Category Archives: Virago Modern Classics

Catching up…Persephone and Virago

The Mystery of Mrs Blencarrow – Mrs Oliphant

This binding includes two novellas, both quite good. The first novella is about Mrs Blencarrow who is believed to be concealing something. A particular neighbor just can not believe that she is so good as to have to blemishes on her social record, even after the death of husband. To hear the neighbor tell it Mrs Blencarrow is high and mighty and needs to be exposed. Of course Mrs Blencarrow does have something to hide. The second novella Queen Eleanor and Fair Rosamond is darker. Mrs Lycett-Landon has found out that her husband has married someone else and is living two lives.
Both stories written in the late 1800s are not all what you would expect of the times, in a good way.

The Enchanted April – Elizabeth von Arnim

This is a lovely and warm story about four women who do not know each but who rent an Italian villa together in the 1920s. They are each viewing the vacation in different ways and each woman has a different reason for going. Amid blooming flowers and the enchantment of their new surroundings each woman finds a bit of happiness that had previously escaped them. This does sound exceptionally mushy and idyllic, but that’s okay. There is also a film which I’ve seen and it is just as nice as the book. I’ll be coming back to this one, perhaps in April when classes are winding down and the entire summer is stretched out before me.

The Virago Book of Christmas

From my Virago Secret Santa (rainpebble) two years ago, I read this last Christmas. I often chuckled to myself thinking that anyone who saw me reading this around Christmastime would think I was full of Christmas cheer and tinsel and lights. That is until they saw the hilarious cover, alas no one asked me about it. So I’ll tell about it now. These are short pieces, essays, poems, excerpts from various women about the Christmas season. Some are deeply moving about the miracle of Christ while others lament family gatherings and traditions. I read it over the entire season and there was always something new to discover. I get a kick out of the back cover description so I will copy it here

Christmas began with a good but harassed woman giving birth in difficult domestic circumstances.
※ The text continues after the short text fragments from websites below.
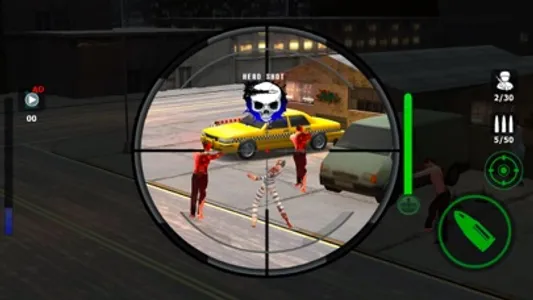 Kaiju Bigfoot Monster Hunter screenshot 3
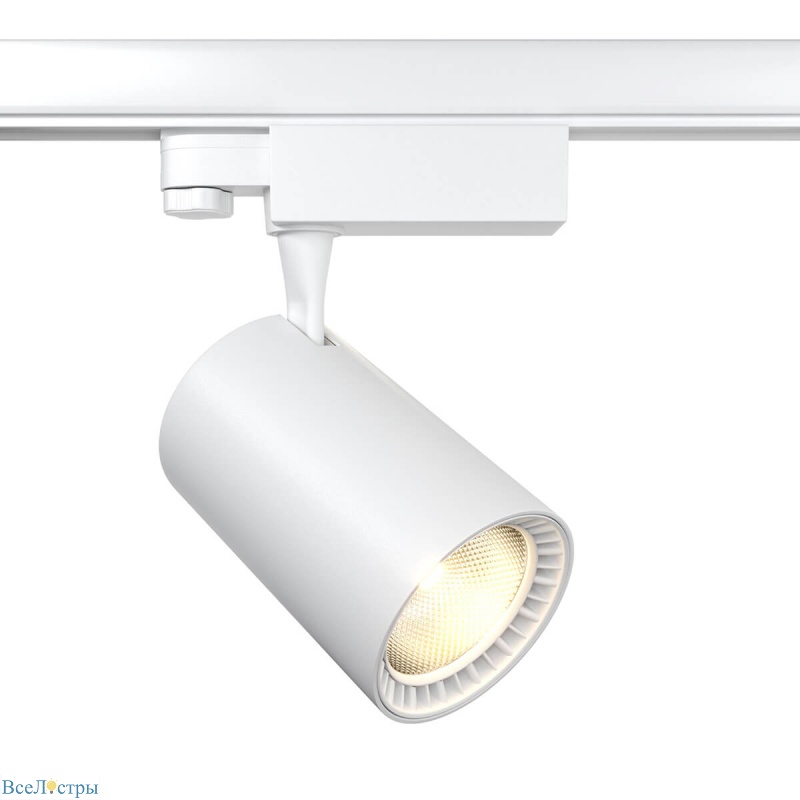 трековый светильник maytoni technical vuoro tr029-3-30w3k-w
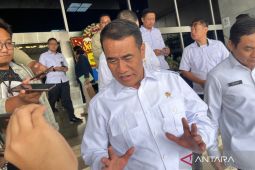 Mentan upayakan sawah terdampak bencana Sumatera pulih enam bulan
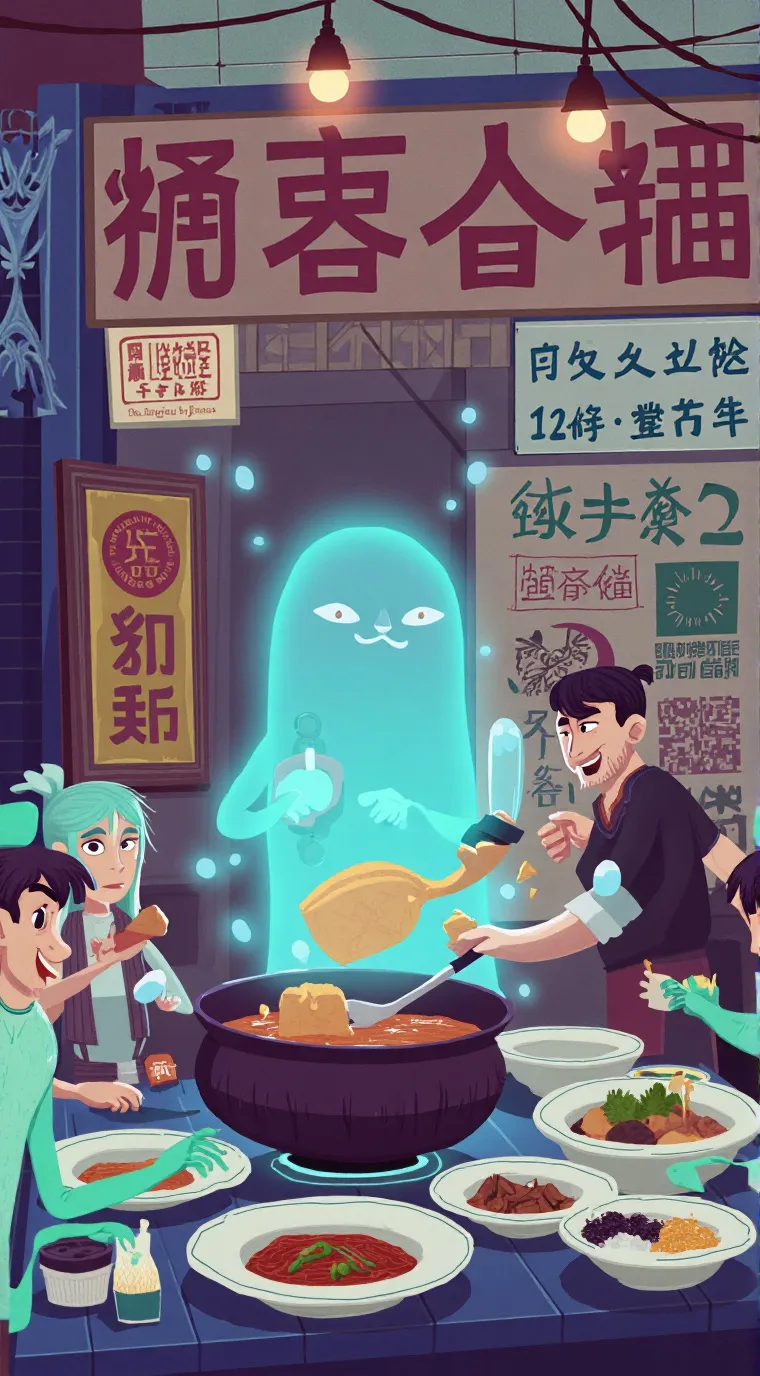 ai character: your bestie background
Somewhere between then and now, the circumstances have changed, but for women today, Christmas is still a time of joys garnered against the odds. We have moved on from stables and mangers to supermarkets and microwaves; palm fronds and shepherds have given way to a spangled conifer and a fat man in a red suit. In this anthology, reflecting the experiences of more than 50 women at Christmas, Ntozake Shange and Agatha Christie rub shoulders with Emily Dickinson and Virginia Woolf. Curl up with a tantalizing volume that gives full reign to the seditious humor, peculiar discomforts, and exquisite social tortures of the season.


Elizabeth and Her German Garden by Elizabeth Von Arnim

I remember this one clearly, August of last year sitting on the steps of the School of Public Health (that is, before classes took over and reading for fun vanished). I would take this book out of my bag and read in gulps beneath the sunshine. Elizabeth is renovating the gardens on her husband’s estate. It is a wonderful little tale of her thoughts and day-to-day comings and goings in the garden. Her children make an appearance and so do visitors but it is clear that she prefers the garden. Her frustration about defending her ideas is very witty and a sign of the times in which the book was written. She does not garden herself but orders seeedlings and such to be placed about. It is as if she is the decorator.